- Предложенный отрывок

■ ■ ■

Актер притворяется умершим, убегает от чумы в лес, лезет на дерево, а смерть его подпиливает:
– Почему меня!
Как странно, зная, что он вот-вот умрет, слушать его по телефону.
Со смертного одра он спрашивает, не сохранилось ли у меня чего из ИБ, но кроме посвященного нам с Леной Клепиковой поздравительного стихотворения, которое я опубликовал в «Романе с эпиграфами», ничего что-то не припоминалось. Зато Гриша вдруг вспомнил – внутреннюю рецензию на роман летчика-графомана, которую ИБ сочинил по просьбе Лены Клепиковой, когда она работала в «Авроре».
– Надо порыться, – говорю я, понимая, что уже не успею. А потом будет не для кого. Нет больше рядом такого ненасытного архивиста, как Гриша Поляк.
Гришу жалко. Как и всех нас. Кажется, он на год меня моложе. 43 года, как Миша Шемякин: держись, Миша, не умирай. Довлатов был на год старше, Бродский – на два.
Что их объединяет, помимо преждевременной смерти? Все трое нью-йоркцы, одного поколения, рожденные в начале сороковых, абсолютно преданы литературе, хотя один писал прекрасную прозу, другой гениальные стихи, а третий ничего не писал, кроме небольших заметочек, предварявших его архивные публикации.
Я уговаривал Поляка сочинить мемуар о Довлатове, которого он знал как никто – был соседом, близким другом, ежедневно, точнее ежевечерне с ним встречался, чему я свидетель, так как с некоторых пор мы гуляли втроем (не считая Яши, Сережиной таксы), был первопечатником Довлатова, издавая его книжки в своем издательстве «Серебряный век», и выполнял все его поручения – от крупных до бытовых. А главное – единственным в мире человеком, которого застенчивый Сережа не стеснялся, а ведь стеснялся даже своей жены. Это как в стихотворении Слуцкого: «Надо, чтоб было с кем не стесняться…»

■ ■ ■

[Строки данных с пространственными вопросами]
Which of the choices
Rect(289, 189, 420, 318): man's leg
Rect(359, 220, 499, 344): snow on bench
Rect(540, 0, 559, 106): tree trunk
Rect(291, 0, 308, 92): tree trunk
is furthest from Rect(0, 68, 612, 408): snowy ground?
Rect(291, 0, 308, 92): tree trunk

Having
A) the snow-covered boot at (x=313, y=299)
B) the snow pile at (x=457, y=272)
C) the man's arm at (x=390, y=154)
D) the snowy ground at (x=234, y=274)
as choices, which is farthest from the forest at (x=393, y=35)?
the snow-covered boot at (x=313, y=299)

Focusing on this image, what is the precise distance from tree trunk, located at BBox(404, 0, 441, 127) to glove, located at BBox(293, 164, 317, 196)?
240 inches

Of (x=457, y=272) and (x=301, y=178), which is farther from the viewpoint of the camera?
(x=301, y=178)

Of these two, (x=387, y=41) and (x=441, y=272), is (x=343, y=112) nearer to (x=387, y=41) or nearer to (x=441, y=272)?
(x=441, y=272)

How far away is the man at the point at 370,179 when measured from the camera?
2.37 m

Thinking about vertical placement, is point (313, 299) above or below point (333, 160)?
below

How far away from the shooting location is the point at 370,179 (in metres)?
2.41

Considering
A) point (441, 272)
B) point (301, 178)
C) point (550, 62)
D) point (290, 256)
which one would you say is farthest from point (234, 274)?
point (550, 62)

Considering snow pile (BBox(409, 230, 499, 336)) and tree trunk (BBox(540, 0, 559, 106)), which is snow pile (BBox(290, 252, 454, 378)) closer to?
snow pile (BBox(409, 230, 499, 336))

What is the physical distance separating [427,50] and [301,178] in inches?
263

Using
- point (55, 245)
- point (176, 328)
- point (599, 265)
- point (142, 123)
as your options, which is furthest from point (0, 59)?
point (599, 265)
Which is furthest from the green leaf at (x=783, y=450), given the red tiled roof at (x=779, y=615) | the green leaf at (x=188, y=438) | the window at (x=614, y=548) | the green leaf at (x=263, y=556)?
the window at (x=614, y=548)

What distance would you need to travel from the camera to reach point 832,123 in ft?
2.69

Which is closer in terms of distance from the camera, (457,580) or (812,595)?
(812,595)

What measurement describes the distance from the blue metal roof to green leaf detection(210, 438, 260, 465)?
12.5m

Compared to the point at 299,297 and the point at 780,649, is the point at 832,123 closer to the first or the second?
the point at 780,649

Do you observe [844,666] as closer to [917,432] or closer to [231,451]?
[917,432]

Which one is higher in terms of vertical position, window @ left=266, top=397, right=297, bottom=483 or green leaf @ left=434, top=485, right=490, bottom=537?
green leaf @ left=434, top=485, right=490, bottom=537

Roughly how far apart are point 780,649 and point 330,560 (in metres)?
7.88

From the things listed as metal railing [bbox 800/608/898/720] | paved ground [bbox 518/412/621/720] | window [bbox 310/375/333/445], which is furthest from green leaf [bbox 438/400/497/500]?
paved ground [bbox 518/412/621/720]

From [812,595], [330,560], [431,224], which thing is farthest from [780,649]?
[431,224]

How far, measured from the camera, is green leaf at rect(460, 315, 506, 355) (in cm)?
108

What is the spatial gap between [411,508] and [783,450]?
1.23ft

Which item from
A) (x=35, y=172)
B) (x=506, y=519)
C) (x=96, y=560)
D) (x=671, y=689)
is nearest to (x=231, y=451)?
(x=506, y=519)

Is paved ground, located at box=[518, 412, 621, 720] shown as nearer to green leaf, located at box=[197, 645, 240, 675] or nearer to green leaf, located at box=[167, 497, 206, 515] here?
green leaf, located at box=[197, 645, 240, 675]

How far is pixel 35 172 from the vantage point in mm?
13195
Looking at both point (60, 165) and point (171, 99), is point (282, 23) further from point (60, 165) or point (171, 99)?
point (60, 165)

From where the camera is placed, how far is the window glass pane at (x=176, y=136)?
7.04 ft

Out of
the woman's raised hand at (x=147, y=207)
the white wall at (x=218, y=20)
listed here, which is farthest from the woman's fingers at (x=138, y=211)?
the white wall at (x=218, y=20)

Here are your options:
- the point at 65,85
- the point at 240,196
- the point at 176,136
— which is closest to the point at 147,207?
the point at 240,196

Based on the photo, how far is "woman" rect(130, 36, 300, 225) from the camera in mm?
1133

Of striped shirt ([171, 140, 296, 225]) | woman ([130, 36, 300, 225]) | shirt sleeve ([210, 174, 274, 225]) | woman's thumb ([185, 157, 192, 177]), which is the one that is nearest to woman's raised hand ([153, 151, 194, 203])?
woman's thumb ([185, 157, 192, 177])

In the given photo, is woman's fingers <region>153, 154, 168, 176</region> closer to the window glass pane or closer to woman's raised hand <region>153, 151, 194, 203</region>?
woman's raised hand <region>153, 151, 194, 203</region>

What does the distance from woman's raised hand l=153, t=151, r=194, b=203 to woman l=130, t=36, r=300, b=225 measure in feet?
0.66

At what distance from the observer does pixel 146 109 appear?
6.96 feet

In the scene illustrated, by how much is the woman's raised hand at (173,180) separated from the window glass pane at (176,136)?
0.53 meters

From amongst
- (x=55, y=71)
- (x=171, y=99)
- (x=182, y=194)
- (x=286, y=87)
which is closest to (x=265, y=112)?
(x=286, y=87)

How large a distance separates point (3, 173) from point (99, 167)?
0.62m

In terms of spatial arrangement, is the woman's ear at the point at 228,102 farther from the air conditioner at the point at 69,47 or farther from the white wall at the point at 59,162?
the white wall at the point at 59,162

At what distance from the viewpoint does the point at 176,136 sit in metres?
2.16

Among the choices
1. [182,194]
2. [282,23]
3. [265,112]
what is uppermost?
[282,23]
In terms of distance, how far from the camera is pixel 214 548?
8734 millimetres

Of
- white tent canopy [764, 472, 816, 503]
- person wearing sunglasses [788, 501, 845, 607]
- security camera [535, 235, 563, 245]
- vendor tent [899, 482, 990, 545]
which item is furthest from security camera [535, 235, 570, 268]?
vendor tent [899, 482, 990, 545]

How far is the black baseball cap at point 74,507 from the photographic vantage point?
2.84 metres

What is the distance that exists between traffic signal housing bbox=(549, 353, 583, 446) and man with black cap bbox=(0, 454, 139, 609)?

■ ■ ■

- Задание 1
Перепишите из воспоминаний о Грише Поляке кусок от «Актер притворяется умершим, убегает» до «Бродский – на два.» без единого изменения.
- Задание 2
Ответьте по воспоминаниям о Грише Поляке на три вопроса:
(а) В каком журнале работала Лена Клепикова, когда ИБ писал рецензию на роман летчика?
(б) Как называлось издательство, где Поляк выпускал книжки Довлатова?
(в) Как звали Сережину таксу?
- Задание 3
Допишите продолжение воспоминаний о Грише Поляке, начиная сразу после последнего предложения.

- Что получилось 1
Актер притворяется умершим, убегает от чумы в лес, лезет на дерево, а смерть его подпиливает:
– Почему меня!
Как странно, зная, что он вот-вот умрет, слушать его по телефону.
Со смертного одра он спрашивает, не сохранилось ли у меня чего из ИБ, но кроме посвященного нам с Леной Клепиковой поздравительного стихотворения, которое я опубликовал в «Романе с эпиграфами», ничего что-то не припоминалось. Зато Гриша вдруг вспомнил – внутреннюю рецензию на роман летчика-графомана, которую ИБ сочинил по просьбе Лены Клепиковой, когда она работала в «Авроре».
– Надо порыться, – говорю я, понимая, что уже не успею. А потом будет не для кого. Нет больше рядом такого ненасытного архивиста, как Гриша Поляк.
Гришу жалко. Как и всех нас. Кажется, он на год меня моложе. 43 года, как Миша Шемякин: держись, Миша, не умирай. Довлатов был на год старше, Бродский – на два.

- Что получилось 2
(а) В «Авроре».
(б) «Серебряный век».
(в) Яша.

- Что получилось 3
Редкая в человеческом общежитии удача – Довлатову повезло на человека, которого не надо было стесняться. Однажды, спьяну, он разбил Грише очки, но именно ослепший без очков Поляк привел Сережу той ночью домой. Фактически он был членом семьи Довлатовых и сохранил ей верность после смерти Сережи. Вот я и думал, что такому человеку просто грех не поделиться воспоминаниями о самом популярном ныне в России прозаике. А он успел только дать этим воспоминаниям, которые уже никогда не напишет, название: «Заметки Фимы Друкера». Под этим именем Довлатов вывел его в повести «Иностранка». Образ иронический и доброжелательный. В жизни Сережа тоже подшучивал над ним, но беззлобно:
– Гриша – книголюб, а не книгочей. Книг не читает, а только собирает и издает. Не верите, Володя? Спросите у него, чем кончается «Анна Каренина»?
Уходят те, кого ты знал и кто знал тебя, и уносят по частице тебя самого. И хоть ты пока еще жив, но ты как бы уменьшаешься в размере, улетучиваешься, испаряешься, пока не сойдешь на нет, даже если будешь все еще жив.
Как долго я живу, думаю я, провожая мертвецов. Боюсь, в нашем и без того немногочисленном военном поколении не будет долгожителей. Вспоминаю точный стих Слуцкого про нас: «Выходит на сцену последнее из поколений войны – зачатые второпях и доношенные в отчаяньи…»
А сейчас – сходит со сцены.
Постскриптум
Пародия сопровождает нас до могилы – и за ее пределы. Посмертный юмор судьбы следует учитывать тем, кто печется о посмертной славе.